**Exercise objective**
Repeat each line word for word.

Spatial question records
___

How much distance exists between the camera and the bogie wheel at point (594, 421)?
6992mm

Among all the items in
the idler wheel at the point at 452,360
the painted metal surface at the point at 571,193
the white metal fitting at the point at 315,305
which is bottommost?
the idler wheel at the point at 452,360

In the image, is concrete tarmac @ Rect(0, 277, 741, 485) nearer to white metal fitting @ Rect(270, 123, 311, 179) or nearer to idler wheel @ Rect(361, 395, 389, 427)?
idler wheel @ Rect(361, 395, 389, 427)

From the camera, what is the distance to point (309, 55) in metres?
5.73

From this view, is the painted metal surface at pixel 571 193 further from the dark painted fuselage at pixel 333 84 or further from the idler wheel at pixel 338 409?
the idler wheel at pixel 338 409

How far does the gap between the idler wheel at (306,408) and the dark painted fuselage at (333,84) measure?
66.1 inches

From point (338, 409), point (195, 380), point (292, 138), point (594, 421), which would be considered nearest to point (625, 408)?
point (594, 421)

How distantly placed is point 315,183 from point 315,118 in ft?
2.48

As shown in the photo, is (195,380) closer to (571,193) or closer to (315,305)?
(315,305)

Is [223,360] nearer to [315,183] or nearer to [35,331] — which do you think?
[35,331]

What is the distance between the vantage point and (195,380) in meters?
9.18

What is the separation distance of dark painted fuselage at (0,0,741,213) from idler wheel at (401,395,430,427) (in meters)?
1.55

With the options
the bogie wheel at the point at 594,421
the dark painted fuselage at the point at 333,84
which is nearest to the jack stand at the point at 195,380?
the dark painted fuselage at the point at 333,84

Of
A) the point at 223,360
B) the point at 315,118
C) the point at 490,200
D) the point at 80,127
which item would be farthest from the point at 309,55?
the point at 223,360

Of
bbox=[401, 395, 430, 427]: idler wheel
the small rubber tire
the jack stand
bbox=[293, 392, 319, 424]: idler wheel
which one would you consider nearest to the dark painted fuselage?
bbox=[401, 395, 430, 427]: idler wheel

___

**Task result**
How much distance exists between the camera and the bogie wheel at point (594, 421)?
6992mm

Among all the items in
the idler wheel at the point at 452,360
the painted metal surface at the point at 571,193
the white metal fitting at the point at 315,305
which is bottommost?
the idler wheel at the point at 452,360

In the image, is concrete tarmac @ Rect(0, 277, 741, 485) nearer to white metal fitting @ Rect(270, 123, 311, 179) or nearer to idler wheel @ Rect(361, 395, 389, 427)?
idler wheel @ Rect(361, 395, 389, 427)

From the camera, what is the distance to point (309, 55) in metres?
5.73

From this view, is the painted metal surface at pixel 571 193 further from the dark painted fuselage at pixel 333 84 or further from the idler wheel at pixel 338 409?
the idler wheel at pixel 338 409

How far does the gap between the idler wheel at (306,408) and the dark painted fuselage at (333,84) measure?
66.1 inches

From point (338, 409), point (195, 380), point (292, 138), point (594, 421), which would be considered nearest to point (625, 408)?
point (594, 421)

How distantly placed is point 315,183 from point 315,118 in ft?
2.48

As shown in the photo, is (195,380) closer to (571,193) or closer to (315,305)?
(315,305)

Is [223,360] nearer to [315,183] or nearer to [35,331] — which do you think?
[35,331]

What is the distance between the vantage point and (195,380) in meters?
9.18

What is the separation distance of dark painted fuselage at (0,0,741,213) from idler wheel at (401,395,430,427) (in meters)?
1.55

With the options
the bogie wheel at the point at 594,421
the dark painted fuselage at the point at 333,84
which is nearest to the jack stand at the point at 195,380?
the dark painted fuselage at the point at 333,84

Of
A) the point at 223,360
B) the point at 315,118
C) the point at 490,200
D) the point at 80,127
which item would be farthest from the point at 309,55?
the point at 223,360

Of
bbox=[401, 395, 430, 427]: idler wheel
the small rubber tire
the jack stand
bbox=[293, 392, 319, 424]: idler wheel
which one would you consider nearest to the dark painted fuselage?
bbox=[401, 395, 430, 427]: idler wheel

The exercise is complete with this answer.